“Classified ads, catalog entries, and menu entries are all advertising, whereas headlines and instructions are not.” – Zwicky, Ann and Arnold Zwicky pg 86
Yesterday in class we considered several brands of potato chips with varying prices. The chips that were more expensive sometimes had nicer packages and were less flashy than their cheaper counterparts. The one thing that remained constant was the amount of words on the back of the packages. The cheaper versions contained little information, sticking to simple and clear statements, while the more expensive brands used sentences or even whole paragraphs to describe their products. Do we need more convincing to buy something more expensive? Is that why there were so many words on the back of my Terra Chips? To me, too many words meant a product was not worth buying. If something is worth buying I don’t need to read a paragraph on the nutritional benefits of, oh, I don’t know, Sun Chips, to figure that out.
For some reason, the experiment reminded me of the primetime drama Mad Men (it is on AMC and really good, check it out!) and after reading “America’s National Dish: The Style of Restaurant Menus” I was even more certain that I was on to something.

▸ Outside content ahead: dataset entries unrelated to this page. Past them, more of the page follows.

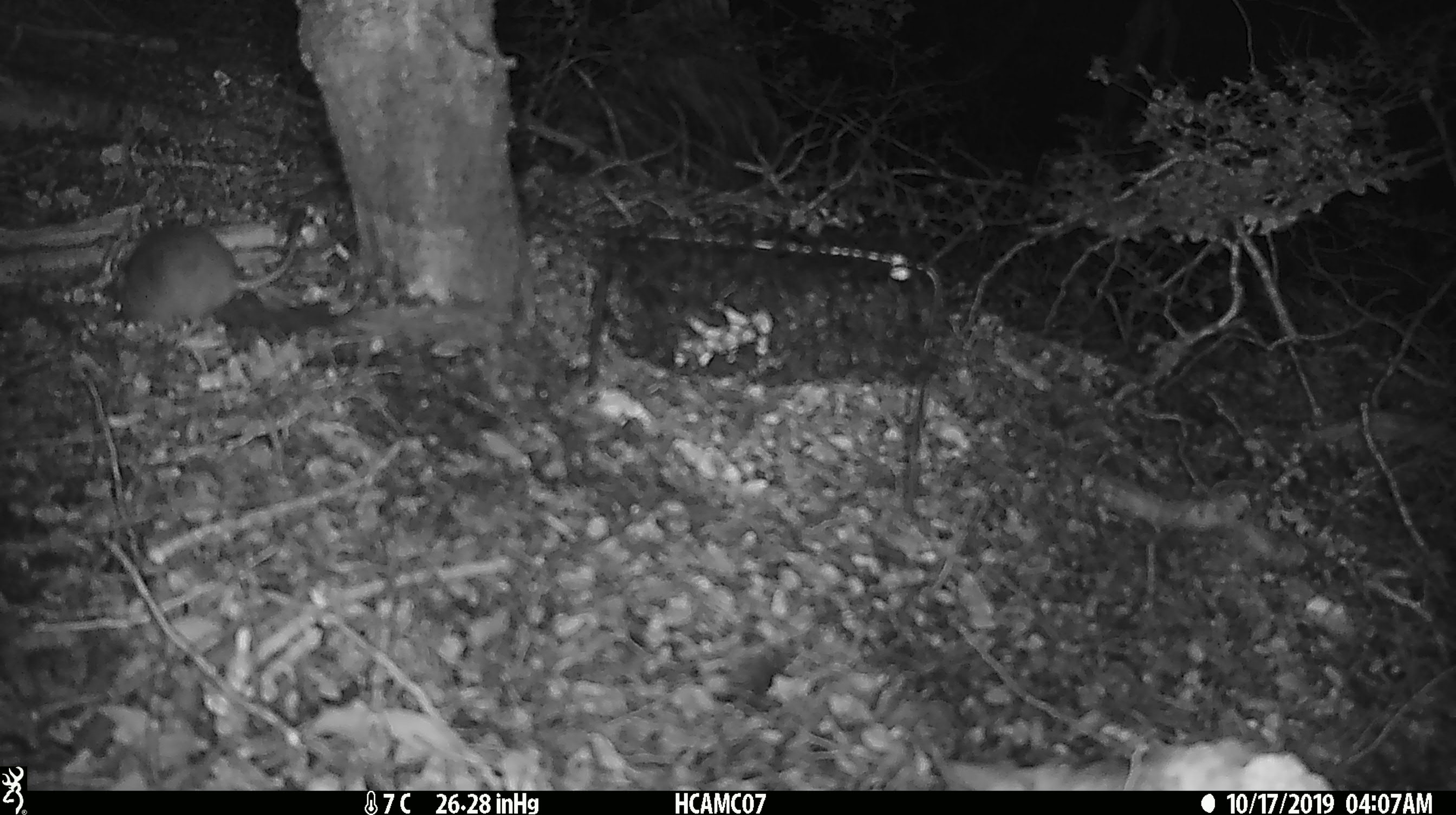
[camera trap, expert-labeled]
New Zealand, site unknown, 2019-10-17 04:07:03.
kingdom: Animalia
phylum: Chordata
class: Mammalia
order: Rodentia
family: Muridae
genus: Mus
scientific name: Mus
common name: mouse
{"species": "mouse (Mus)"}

For those of you who have never seen this 1960’s drama, it is about an advertising agency called Sterling Cooper and the men who work there. There is a lot more to it, but you’ll have to watch it to find out! Anyway, in one episode, the ad men (Mad Men) are courting American Airlines as a potential client and are preparing for a big-wig meeting with them to pitch their ideas. At a meeting with the creative director, one guy shows his boss a menu he just wrote and the boss says something like “What the hell is this? I can’t read it, it’s all in French”. Of course, the guy explains to his boss that is the idea. People see that a dish has a fancy foreign name and they think they are getting quality grub when in fact all they are getting it…airplane food.
The funny thing is, people really do judge food by its name. if instead of calling foie gras "foie gras" we called it goose liver would people be able to suppress a grimace of disgust every time they saw that word on their menus? I don't think so.
Comments
can you come up with other interesting thoughts about food advertising language? is prestige and fanciness the only thing going on in advertising? investigating some more primary data would be good, whether TV ads, or the back of cereal or tea boxes!